◆ Material supplied:
______________________________

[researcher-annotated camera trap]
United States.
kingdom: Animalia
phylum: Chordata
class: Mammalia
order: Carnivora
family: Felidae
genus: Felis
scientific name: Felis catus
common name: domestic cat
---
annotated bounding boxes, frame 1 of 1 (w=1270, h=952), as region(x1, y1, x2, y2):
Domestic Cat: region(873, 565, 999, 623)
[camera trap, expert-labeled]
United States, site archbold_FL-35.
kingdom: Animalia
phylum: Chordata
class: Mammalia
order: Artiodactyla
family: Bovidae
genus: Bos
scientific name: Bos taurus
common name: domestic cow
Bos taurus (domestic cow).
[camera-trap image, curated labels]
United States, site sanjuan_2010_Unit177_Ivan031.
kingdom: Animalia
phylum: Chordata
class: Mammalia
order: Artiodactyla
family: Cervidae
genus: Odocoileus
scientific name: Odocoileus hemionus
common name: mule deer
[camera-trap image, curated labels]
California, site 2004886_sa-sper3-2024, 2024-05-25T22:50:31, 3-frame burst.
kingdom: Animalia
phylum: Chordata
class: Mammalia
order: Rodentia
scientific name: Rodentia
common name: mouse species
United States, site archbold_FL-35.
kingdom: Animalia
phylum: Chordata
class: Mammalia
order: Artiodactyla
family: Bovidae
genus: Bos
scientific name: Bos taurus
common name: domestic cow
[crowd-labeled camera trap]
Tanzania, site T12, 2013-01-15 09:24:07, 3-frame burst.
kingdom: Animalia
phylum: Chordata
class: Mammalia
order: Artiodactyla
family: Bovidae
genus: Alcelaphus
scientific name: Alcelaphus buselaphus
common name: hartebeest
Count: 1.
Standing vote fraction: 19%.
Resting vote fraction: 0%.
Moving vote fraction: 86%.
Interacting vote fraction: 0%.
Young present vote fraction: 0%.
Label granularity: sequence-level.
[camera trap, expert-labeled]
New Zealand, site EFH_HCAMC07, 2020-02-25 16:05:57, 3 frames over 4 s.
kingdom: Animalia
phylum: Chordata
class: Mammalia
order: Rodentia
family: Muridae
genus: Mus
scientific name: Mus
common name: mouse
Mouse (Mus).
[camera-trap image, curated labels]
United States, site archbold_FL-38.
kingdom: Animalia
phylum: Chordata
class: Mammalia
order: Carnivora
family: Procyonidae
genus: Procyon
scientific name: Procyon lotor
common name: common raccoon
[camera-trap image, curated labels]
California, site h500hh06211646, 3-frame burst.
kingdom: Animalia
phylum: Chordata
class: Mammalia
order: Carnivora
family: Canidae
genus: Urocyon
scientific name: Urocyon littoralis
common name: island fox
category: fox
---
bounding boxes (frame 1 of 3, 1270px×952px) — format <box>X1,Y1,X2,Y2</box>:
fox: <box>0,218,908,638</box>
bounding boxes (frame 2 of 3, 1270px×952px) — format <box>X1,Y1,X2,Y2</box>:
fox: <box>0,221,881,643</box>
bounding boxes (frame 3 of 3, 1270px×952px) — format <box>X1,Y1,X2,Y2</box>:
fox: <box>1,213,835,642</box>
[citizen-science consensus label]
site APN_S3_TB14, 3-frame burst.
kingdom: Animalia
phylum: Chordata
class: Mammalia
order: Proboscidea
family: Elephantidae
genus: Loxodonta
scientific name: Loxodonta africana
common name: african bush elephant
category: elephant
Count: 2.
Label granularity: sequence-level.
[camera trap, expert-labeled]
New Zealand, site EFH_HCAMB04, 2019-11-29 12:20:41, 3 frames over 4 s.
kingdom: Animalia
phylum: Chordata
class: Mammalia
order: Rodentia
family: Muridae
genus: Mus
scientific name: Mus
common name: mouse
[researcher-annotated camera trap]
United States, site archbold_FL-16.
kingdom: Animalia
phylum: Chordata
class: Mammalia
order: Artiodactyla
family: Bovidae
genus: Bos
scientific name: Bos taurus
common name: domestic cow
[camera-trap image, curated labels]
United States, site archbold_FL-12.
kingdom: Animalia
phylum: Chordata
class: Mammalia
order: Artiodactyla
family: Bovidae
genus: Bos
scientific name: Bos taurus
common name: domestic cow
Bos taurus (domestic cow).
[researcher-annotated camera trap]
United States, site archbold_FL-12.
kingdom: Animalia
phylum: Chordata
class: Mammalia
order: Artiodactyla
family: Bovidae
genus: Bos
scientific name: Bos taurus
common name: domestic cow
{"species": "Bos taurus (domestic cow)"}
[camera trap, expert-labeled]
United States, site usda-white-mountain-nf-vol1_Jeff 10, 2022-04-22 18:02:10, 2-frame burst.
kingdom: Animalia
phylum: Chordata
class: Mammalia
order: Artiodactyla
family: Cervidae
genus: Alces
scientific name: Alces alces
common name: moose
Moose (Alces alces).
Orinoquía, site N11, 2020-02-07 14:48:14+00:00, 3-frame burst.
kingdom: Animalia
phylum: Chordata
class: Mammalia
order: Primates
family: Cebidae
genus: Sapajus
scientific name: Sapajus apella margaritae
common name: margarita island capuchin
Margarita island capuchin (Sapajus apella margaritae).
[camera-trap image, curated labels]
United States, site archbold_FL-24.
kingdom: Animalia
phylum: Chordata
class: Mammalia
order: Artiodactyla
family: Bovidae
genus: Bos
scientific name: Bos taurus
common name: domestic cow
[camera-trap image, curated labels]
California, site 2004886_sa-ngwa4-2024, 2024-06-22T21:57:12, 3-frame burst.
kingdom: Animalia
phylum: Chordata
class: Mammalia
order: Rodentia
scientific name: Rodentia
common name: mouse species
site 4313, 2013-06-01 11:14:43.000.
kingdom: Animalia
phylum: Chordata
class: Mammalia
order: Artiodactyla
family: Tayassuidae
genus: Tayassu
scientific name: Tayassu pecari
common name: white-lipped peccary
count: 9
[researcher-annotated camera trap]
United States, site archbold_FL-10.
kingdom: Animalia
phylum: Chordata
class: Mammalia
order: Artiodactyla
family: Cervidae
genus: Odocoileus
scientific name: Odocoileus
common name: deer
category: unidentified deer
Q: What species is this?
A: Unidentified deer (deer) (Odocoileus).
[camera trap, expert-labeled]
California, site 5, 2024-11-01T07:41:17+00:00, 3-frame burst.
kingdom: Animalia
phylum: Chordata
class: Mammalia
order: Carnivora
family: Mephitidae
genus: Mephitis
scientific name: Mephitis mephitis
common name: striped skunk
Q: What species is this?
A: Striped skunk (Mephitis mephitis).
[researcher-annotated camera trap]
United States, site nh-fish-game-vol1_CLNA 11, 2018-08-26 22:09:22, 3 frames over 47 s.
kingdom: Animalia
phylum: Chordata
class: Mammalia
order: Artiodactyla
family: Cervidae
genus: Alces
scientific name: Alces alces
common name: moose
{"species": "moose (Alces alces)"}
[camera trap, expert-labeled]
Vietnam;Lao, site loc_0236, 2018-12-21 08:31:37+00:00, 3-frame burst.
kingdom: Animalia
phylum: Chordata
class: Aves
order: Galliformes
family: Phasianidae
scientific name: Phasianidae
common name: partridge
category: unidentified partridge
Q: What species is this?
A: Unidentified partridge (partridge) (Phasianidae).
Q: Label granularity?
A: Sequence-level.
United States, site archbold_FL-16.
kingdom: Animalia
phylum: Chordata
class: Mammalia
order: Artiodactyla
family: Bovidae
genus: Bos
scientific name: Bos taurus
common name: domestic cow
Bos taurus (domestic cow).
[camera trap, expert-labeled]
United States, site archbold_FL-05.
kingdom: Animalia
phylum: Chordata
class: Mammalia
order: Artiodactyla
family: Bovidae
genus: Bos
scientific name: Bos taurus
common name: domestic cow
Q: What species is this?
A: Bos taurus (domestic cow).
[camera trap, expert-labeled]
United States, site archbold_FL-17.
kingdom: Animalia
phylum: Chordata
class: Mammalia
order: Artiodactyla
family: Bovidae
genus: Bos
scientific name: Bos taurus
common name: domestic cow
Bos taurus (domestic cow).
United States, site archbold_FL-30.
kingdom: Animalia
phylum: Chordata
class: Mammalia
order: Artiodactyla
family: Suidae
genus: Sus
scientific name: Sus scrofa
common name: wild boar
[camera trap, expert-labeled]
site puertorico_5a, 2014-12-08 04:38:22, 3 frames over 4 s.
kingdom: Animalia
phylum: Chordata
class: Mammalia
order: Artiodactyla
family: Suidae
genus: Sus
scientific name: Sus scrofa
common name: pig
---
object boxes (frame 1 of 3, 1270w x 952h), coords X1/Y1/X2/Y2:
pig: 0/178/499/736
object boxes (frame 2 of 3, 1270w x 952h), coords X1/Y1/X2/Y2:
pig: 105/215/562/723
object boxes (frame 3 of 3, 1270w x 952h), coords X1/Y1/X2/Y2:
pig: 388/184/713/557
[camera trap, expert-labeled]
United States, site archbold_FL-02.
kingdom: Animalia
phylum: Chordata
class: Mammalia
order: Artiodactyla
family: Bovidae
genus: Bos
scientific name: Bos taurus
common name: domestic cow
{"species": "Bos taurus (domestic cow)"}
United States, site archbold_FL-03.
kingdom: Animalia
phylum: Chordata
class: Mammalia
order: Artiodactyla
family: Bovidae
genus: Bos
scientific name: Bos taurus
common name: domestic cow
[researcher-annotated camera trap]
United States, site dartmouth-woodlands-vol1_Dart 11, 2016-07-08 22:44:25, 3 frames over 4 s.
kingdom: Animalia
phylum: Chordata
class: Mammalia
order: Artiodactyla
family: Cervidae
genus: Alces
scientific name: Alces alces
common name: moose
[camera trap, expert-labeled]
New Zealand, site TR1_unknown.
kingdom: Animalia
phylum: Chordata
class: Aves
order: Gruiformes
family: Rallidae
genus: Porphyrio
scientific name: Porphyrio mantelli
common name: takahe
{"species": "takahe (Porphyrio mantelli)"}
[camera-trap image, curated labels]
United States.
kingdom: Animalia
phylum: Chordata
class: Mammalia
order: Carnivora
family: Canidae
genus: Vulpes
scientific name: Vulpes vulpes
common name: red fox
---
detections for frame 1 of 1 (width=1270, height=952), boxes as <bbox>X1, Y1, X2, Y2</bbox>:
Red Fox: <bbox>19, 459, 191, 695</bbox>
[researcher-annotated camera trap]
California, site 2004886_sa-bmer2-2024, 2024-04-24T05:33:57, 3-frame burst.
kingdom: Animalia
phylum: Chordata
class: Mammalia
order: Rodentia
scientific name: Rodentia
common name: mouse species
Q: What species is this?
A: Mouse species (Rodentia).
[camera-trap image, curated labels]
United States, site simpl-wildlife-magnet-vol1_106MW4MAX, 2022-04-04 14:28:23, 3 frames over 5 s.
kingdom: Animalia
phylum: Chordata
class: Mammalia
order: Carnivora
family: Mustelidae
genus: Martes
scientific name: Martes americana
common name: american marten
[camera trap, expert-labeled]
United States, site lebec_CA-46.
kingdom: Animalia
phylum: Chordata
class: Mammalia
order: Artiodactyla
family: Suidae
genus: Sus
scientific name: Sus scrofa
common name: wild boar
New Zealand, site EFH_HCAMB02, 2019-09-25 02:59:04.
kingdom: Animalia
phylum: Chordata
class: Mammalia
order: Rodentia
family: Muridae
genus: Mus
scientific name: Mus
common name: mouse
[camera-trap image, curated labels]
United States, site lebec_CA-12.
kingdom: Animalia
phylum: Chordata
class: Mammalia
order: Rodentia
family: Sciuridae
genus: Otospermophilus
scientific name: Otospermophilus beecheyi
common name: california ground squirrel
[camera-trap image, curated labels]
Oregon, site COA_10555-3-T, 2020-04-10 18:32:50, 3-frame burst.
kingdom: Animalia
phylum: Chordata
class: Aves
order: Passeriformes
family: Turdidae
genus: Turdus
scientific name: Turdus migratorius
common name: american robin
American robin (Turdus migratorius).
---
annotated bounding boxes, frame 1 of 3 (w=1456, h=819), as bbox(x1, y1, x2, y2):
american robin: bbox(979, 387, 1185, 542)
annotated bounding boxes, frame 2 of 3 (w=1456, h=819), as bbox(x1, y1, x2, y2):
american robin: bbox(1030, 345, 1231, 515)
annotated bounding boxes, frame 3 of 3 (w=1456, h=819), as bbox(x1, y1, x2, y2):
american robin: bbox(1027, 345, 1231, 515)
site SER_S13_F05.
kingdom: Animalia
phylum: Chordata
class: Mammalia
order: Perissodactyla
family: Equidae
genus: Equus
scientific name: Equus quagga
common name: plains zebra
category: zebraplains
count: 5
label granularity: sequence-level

______________________________

Copy each line above that contains the word "over".

◆ Solution to the problem:
New Zealand, site EFH_HCAMC07, 2020-02-25 16:05:57, 3 frames over 4 s.
New Zealand, site EFH_HCAMB04, 2019-11-29 12:20:41, 3 frames over 4 s.
United States, site nh-fish-game-vol1_CLNA 11, 2018-08-26 22:09:22, 3 frames over 47 s.
site puertorico_5a, 2014-12-08 04:38:22, 3 frames over 4 s.
United States, site dartmouth-woodlands-vol1_Dart 11, 2016-07-08 22:44:25, 3 frames over 4 s.
United States, site simpl-wildlife-magnet-vol1_106MW4MAX, 2022-04-04 14:28:23, 3 frames over 5 s.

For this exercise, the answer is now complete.